Correlation analysis was performed based on the relative abundance of 10 dominant fungal and bacterial genera with the active ingredients of R. palmatum under different seasons. Correlation analysis showed that the contents of aloe-emodin, rhein, emodin, and chrysophanol were significantly positively correlated with the dominant endophytic fungal genus Chalara (Fig. 6a), while the contents of aloe-emodin, rhein, and emodin were significantly negatively correlated with the dominant endophytic genus bacterial Vibrio (Fig. 6b).

Fig 6.

Two heatmaps display the correlation of various fungal and bacterial genera with environmental variables. Color scale indicates correlation strength for positive and negative correlations, and asterisks denote significant correlations.

Correlation analysis between metabolites and the top ten dominant genera of endophytic fungi (a), Correlation analysis between metabolites and the top ten dominant genera of endophytic bacteria (b). Note: A is aloe-emodin, B is rhein, C is emodin, D is chrysophanol, and E is physcion. “*”indicates the differences are significant at P < 0.05 and “**”indicates the differences are significant at P < 0.01.

Function prediction of PICRUSt and FUNGuild

FUNGuild was used to predict the nutritional and functional groups of the fungal communities with different samples. The prediction results of endophytes functional fungi relative abundance of R. palmatum based on FUNGuild database showed that seven trophic mode groups could be classified, including Pathotroph, Symbiotroph, Saprotroph, Pathotroph-Saprotroph–Symbiotroph, Pathotroph–Symbiotroph, Pathotroph–Saprotroph, and Saprotroph–Symbiotroph. The trophic mode of all samples was mainly symbiotroph, and their relative abundance first increased and then decreased with the change of season (Fig. 7a).

Fig 7.

Two stacked bar charts of relative abundance across groups. Charts display ecological roles (e.g., pathotroph, symbiotroph) and functional pathways (e.g., metabolism, information processing).

Relative abundance of predicted trophic mode of fungi (a) and relative abundance of predicted KEGG Orthologs functional profiles (KEGG level 1) of bacteria (b).
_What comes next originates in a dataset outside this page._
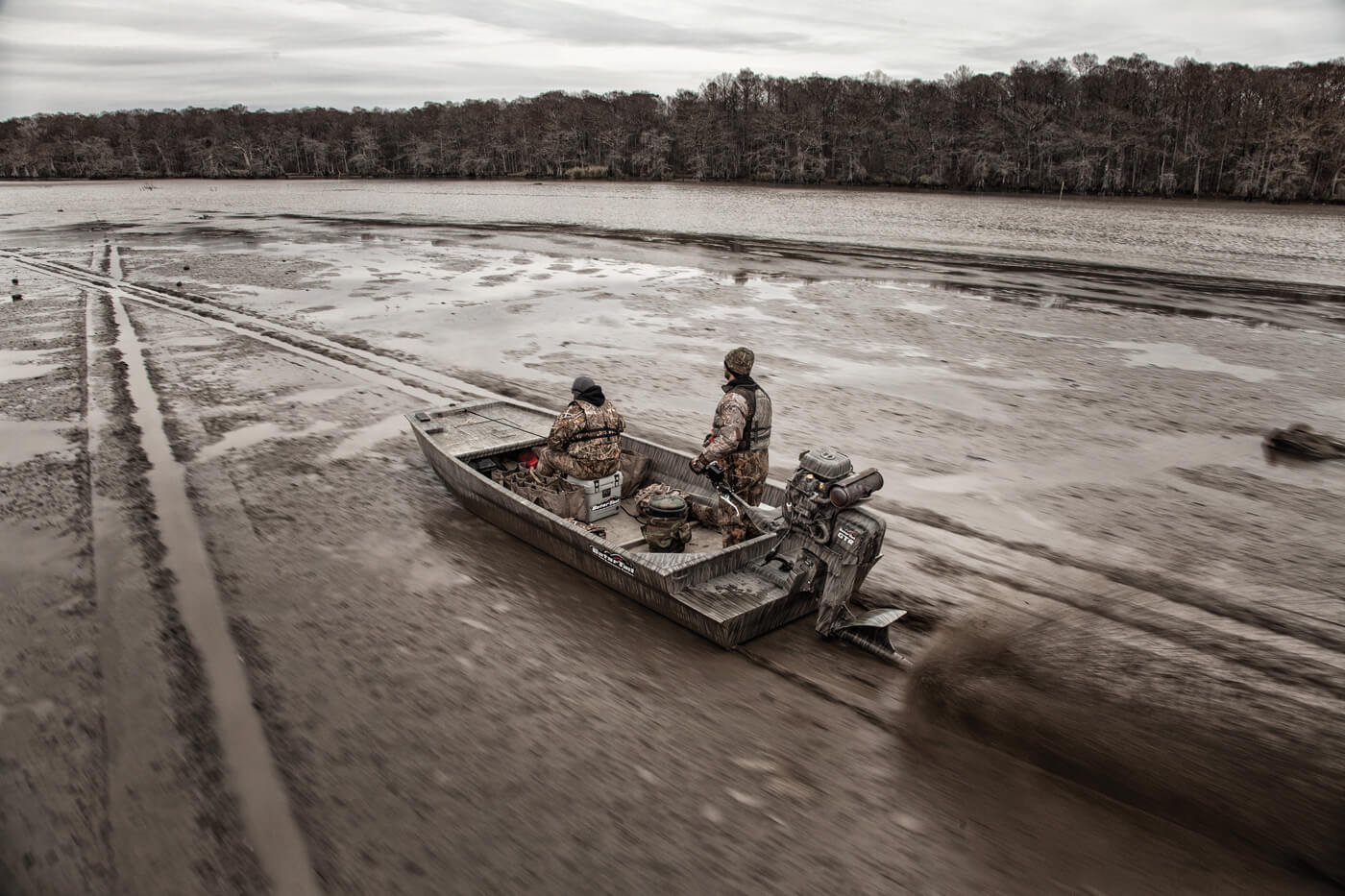 Gator-Tail watercraft speeding through mud bog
To study bacterial function, we used PICRUSt to perform bacterial function prediction analysis. Through comparisons with the Kyoto Encyclopedia of Genes and Genomes (KEGG) database, six categories of biological metabolic pathways (primary functional level) were obtained, which included Metabolism, Genetic_Information_Processing, Environmental_Information_Processing, Cellular_Processes, Human_Diseases, and Organismal_Systems. The metabolism pathway was the primary component in all samples, accounting for 50.95%–51.04% (Fig. 7b).

DISCUSSION

In this study, the results of alpha diversity showed that the Shannon index and Chao1 index of R. palmatum were different under different seasons. On the seasonal scale, the abundance and diversity of the bacterial community decreased gradually with the seasonal changes of R. palmatum, while the abundance and diversity of the fungal community increased first and then decreased. The results of community composition showed that the dominant fungal and bacterial phyla were Ascomycota and Proteobacteria, respectively. The relative abundance of dominant fungal phylum decreased with the change of seasons, while the relative abundance of dominant bacterial phylum increased with the change of seasons. Many studies also have shown that Ascomycota and Proteobacteria were the dominant phyla of fungal and bacterial endophytes in many plants (3133). Both Proteobacteria and Ascomycota contain many functional strains related to denitrification and carbon and nitrogen cycling (34, 35), which indicates that the endophyte community of R. palmatum is mainly composed of beneficial microorganisms. At the genus level, the dominant genera of endophytes and their relative richness were different, which may be caused by differences in sunshine duration, average annual precipitation, and average annual temperature under different seasons (36, 37). In order to investigate the effects of seasonal changes on the differences between endophytic fungal and bacterial communities in R. palmatum, a co-occurrence network of microbial communities was constructed, and we found that endophytic fungal and bacterial co-occurrence network connectivity and complexity decreased gradually with seasonal variation.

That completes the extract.